13 - Revision Flashcards
Can you think of more examples of assets? How does each of these examples meet the definition of assets?
Cash is one very important asset that any business must have. Cash is something of value that the business uses to operate. Others will include motor vehicles, furniture and fixtures, plants, and machinery. These are all fixed assets which the business uses to operate and earn revenue.
Why are at least two effects of each transaction recorded in a business’s accounting system?
A business’s accounting system is designed so that two effects of each transaction are recorded in order to maintain the equality of the accounting equation. Under the dual effect of transactions, recording a transaction involves at least two changes in the assets, liabilities, and owner’s equity of a business.
What are revenues and expenses, and how is the accounting equation expanded to record these items?
Revenues are the amounts earned by a business charging customers for goods or services provided during an accounting period. Expenses are the costs of providing the goods or services during the period. Net income is the excess of revenues over expenses for the period.

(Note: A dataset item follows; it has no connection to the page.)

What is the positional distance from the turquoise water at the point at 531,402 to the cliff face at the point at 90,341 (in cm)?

The accounting equation is expanded as follows to record revenues and expenses:
Assets = Liabilities + [Owner’s capital + (Revenues – Expenses)]
Is it possible to prepare basic financial reports for a business from the running totals of the accounting equation?
We use the total totals for revenue and expenses in the owner’s equity section of the equation to calculate net income. We use the totals in the assets section to find total assets and relate this to total liabilities plus owner’s equity total after adding or subtracting the net income (profit) or loss.
What are the monetary unit and historical cost concepts? How do they affect the recording of transactions?
The monetary unit concept means that transactions are recorded in terms of money. The historical cost concept states that a business records its transactions based on the monetary value exchanged (the cost) at the time the transaction occurred and that the business’s accounting records continue to show the cost, regardless of whether the value has changed over time. So transactions are recorded in monetary terms based on the cost exchanged at the time of the transaction.
Define liabilities. Give two examples.
Liabilities are the economic obligations (debts) of a business. Examples include bank overdrafts, accounts payable, salaries payable, notes payable, and mortgage payable.
Define owner’s equity. What items affect the owner’s equity positively? What items affect the owner’s equity negatively?
The owner’s equity comprises the capital that the owner has invested into the business. It is what the business is worth to the owner. Profits made will increase the owner’s equity and will further injections of capital.
Losses made will decrease the owner’s equity as will any drawings that the owner takes from the business.
What is meant by the dual effect of transactions? How does it relate to the accounting equation?
The meaning of the dual effect of transactions is that when each transaction of a business is recorded, at least two changes must be made in the assets, liabilities, or owner’s equity of the business in order to keep the accounting equation in balance.
What is accrual accounting, and why is it important?
When a business uses accrual accounting, the business records its revenue and related expense transactions in the same accounting period that it provides goods or services, regardless of whether it receives or pays cash in that period. Accrual accounting is important because it makes accounting information helpful to external users by not letting cash receipts and cash payments distort a business’s net income.
What is a bank reconciliation, and what are the causes of the difference between a business’s cash balance in its accounting records and its cash balance on its bank statement?
A bank reconciliation is an analysis that a business uses to resolve the difference between the cash balance in its accounting records and the cash balance reported by the bank on its bank statement. The causes of the difference are deposits in transit, outstanding payments/cheques, deposits made directly by the bank, charges made directly by the bank, and errors.
Why does a business need to manage its working capital?
A business manages its working capital because it wants to keep the right amount on hand to finance its day-to-day operating activities plus an extra amount in case something unexpected happens, such as an opportunity to buy inventory at a reduced price or when a customer doesn’t pay its account when expected.
Briefly discuss the controls over inventory.
There are three controls over inventory:
1. First, a business should control the ordering and acceptance of inventory deliveries. 2. Second, a business should establish physical controls over inventory while it is being held for sale. 3. Third, a business should periodically take a physical count of its inventory.
Identify the parts and subsections of a retail business’s classified income statement. What is included in each part?
A retail business’s classified income statement has two parts: an operating income section and another items section. The operating income section has three sub-sections:
* Revenues * Cost of goods sold * Operating expenses.
The operating income section includes all the revenues earned and expenses incurred in the primary operating activities of the business. The other items section includes any revenues and expenses not directly related to the primary operations of the business.
When do businesses normally recognise and record (a) revenues and (b) expenses?
Under the accrual system, when they are accrued. Revenue and expenses are recognised in the period that they are incurred, regardless of whether cash has been received or paid.
What is the link between the income statement and the statement of owner’s equity?
The net profit or loss that is calculated in the income statement is transferred to the owner’s equity statement as the owners are the recipients of all profits and must also bear all losses.